Atelier · October 13, 2006

Friday in the atelier: “Mandolin, Fruit Bowl, and Plaster Arm” by Pablo Picasso

Today is Friday the 13th, an unlucky day and so I think I’ll present an example of what I would consider to be a very poor painter. Pablo Picasso (1881-1973.)

I grew up learning about art from my Father, who rather liked Picasso, but who also liked a lot of realism. Dad taught me some of the basics of drawing techniques, but he was not really trained in art.

Dad lived in the museum district of Houston Texas, while Mom, Sis and I lived on the outskirts of Houston. Tanya and I would spend weekends with Dad exploring the Houston museums and zoo, most places were within easy walking distance.

I remember many happy days spent deep in the Houston Museum of Natural Science, and the Museum of Fine Art (especially the Law building). Sometimes I checked out the museum of Contemporary Art but didn’t usually find much to keep me occupied.

The Fine Art museum had a lot of Paul Cezanne’s works, and remember some impressionistic art too – probably Monet originals, depending on what was arranged for showing. They also had some dreadfully bad, extremely expensive ‘modern’ art. I would often laugh at some of those paintings, but I never was ‘caught’ by them. I could easily walk past them without a second glance.

Monet’s work interested me, some of Cezanne’s works caught me. But I was more interested in work by Frederic Remington because it seemed more lively and interesting.

I know that the Fine Art Museum had Picasso paintings, but I can’t for the life of me remember what they were – they didn’t catch my attention for longer than a moment.

Picasso’s works didn’t give me any joy. Except for a couple of his earlier, more realistic paintings, I don’t find his works interesting.

Picasso was trained by his father, a professor of art at the School of Crafts in Málaga, Spain. Picasso’s father specialized in the naturalistic depiction of birds, but also was able to teach his son Pablo figure drawing, painting in oil, and some academic training. Pablo never finished a college level arts degree, and dropped out of the Academia de San Fernando in Madrid.

Picasso enjoyed his life immensely. He lived what some describe as a Bohemian lifestyle, very much centered on being a successful artist. I heard it said once that everyone wants to be known as a successful author, but no one wants to actually do all that writing. Picasso lived this analogy as a successful artist who never really needed to paint or create anything better than dreck. His styles of cubism, sculptures like the abstract Chicago Picasso, etchings, abstract expressionism and neo-expressionism allowed Picasso to slap together paint or metal and call it art – and none dare say different.

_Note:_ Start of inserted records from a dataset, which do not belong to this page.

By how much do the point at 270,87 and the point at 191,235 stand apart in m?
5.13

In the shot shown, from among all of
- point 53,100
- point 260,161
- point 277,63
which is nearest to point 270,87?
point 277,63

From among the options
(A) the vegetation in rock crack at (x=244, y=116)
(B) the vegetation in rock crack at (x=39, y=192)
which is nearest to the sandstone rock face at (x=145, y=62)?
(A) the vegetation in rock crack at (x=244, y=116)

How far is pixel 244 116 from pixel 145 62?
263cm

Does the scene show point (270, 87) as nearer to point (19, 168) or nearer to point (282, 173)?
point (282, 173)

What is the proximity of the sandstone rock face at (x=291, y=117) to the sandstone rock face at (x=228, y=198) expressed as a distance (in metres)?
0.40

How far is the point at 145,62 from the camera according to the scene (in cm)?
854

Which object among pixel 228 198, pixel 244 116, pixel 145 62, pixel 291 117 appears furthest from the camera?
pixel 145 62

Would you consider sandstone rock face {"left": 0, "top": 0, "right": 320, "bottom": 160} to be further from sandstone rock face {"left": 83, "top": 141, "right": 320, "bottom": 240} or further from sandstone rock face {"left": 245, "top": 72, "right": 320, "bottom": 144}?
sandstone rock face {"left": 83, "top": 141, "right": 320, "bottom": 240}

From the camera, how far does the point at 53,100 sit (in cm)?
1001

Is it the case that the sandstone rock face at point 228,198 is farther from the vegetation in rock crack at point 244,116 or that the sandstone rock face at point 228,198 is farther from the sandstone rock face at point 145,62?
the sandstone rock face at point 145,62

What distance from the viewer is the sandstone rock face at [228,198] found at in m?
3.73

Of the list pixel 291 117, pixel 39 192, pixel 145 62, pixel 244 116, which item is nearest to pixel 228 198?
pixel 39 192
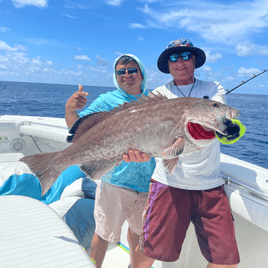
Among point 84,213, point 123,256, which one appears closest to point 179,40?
point 84,213

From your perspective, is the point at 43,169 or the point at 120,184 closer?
the point at 43,169

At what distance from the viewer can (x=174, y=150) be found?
198cm

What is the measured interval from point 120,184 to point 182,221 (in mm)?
850

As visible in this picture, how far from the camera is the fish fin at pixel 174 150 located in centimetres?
197

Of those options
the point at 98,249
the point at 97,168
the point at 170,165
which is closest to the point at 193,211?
the point at 170,165

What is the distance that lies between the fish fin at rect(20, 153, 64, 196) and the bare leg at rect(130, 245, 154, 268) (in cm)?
144

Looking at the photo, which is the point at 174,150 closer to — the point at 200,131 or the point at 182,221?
the point at 200,131

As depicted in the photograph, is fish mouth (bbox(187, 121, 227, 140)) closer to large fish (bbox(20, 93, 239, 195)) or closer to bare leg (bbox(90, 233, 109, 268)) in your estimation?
large fish (bbox(20, 93, 239, 195))

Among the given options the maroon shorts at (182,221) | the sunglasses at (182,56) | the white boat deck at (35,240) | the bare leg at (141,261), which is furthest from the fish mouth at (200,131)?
the bare leg at (141,261)

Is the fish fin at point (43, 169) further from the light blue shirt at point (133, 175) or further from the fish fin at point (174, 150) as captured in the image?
the fish fin at point (174, 150)

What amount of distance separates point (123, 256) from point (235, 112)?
307 centimetres

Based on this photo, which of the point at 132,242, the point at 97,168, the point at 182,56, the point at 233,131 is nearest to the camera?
the point at 233,131

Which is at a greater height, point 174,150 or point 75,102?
point 75,102

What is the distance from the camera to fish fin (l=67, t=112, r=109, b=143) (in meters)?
2.39
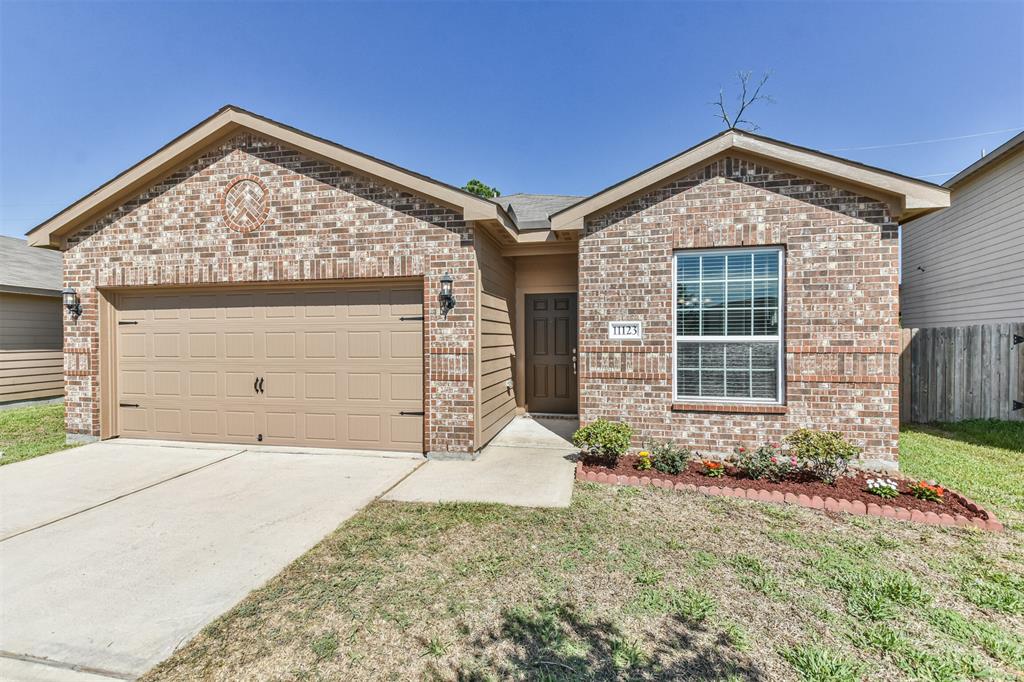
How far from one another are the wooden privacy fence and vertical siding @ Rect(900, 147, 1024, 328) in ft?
3.40

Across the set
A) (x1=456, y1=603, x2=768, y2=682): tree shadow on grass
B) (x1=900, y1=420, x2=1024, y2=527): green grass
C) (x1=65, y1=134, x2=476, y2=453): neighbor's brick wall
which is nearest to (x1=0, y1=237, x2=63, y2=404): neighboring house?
(x1=65, y1=134, x2=476, y2=453): neighbor's brick wall

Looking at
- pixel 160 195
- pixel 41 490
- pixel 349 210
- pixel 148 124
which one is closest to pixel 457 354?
pixel 349 210

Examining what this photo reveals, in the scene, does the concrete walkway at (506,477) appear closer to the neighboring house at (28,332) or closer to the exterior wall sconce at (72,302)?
the exterior wall sconce at (72,302)

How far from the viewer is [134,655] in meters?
2.32

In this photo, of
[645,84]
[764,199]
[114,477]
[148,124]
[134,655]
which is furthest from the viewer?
[645,84]

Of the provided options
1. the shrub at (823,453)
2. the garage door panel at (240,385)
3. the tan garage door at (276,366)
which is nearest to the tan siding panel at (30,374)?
the tan garage door at (276,366)

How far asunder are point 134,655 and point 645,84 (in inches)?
566

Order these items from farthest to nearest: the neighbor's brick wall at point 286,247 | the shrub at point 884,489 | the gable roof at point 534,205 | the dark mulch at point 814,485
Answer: the gable roof at point 534,205 < the neighbor's brick wall at point 286,247 < the shrub at point 884,489 < the dark mulch at point 814,485

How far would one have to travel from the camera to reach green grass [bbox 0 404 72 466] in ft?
20.2

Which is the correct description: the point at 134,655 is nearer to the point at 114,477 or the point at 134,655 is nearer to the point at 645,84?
the point at 114,477

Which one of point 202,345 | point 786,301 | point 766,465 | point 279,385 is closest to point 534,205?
point 786,301

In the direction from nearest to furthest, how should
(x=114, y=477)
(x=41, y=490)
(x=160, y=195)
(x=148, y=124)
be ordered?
1. (x=41, y=490)
2. (x=114, y=477)
3. (x=160, y=195)
4. (x=148, y=124)

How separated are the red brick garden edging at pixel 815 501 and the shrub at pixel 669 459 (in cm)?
25

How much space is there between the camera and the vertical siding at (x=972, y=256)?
25.7 ft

Compare Picasso with William Bouguereau. Bouguereau created less than 900 exquisite paintings in his lifetime, each filled with painstaking detail, each required weeks of preparation. Picasso created 13,500 paintings in his lifetime. If we are generous, and say that he created his first painting at the age of 10, and painted until the day he died, that works out to a new painting every 2 to 3 days.

But Picasso didn’t just paint, he also created over 100,000 prints and engravings, 34,000 book illustrations, and 300 sculptures. If Picasso were continuously creative for 82 years, he would have created an astonishing 5 works of art per day. That number is probably much higher since Picasso did spend time following other pursuits. To me, this means that he probably spent a couple of hours slapping paint onto canvas as fast as he could so he could get back to his favorite passtime – being “Pablo Picasso.”

Even fans of Picasso have a hard time telling one Picasso Cubist work from another. And Picasso himself did not release all of his work, he held back and kept demand for his work high.

Picasso’s time wasn’t dominated by his art, his time was spent being a wealthy, successful, world-renown artist. He managed to elude military service during the Spanish Civil War and World Wars I and II. He acted in film, and he was a lifelong Communist.

Picasso was married twice and fathered four children by three women. He had numerous girlfriends and mistresses throughout his life, and didn’t seem to care if his wives knew or not. He started a long-term affair at the age of 46 with a 17 year-old girl and fathered a daughter with her. Picasso met and married his last wife at the age of 80. His new wife was a 27 year old divorcee.

Picasso wasn’t a great artist because he really had no interest in honing his skills – Picasso was exactly what he wanted to be. Wealthy, successful, and selfish. His last words, “Drink to me” encapsulate the philosophy of his life.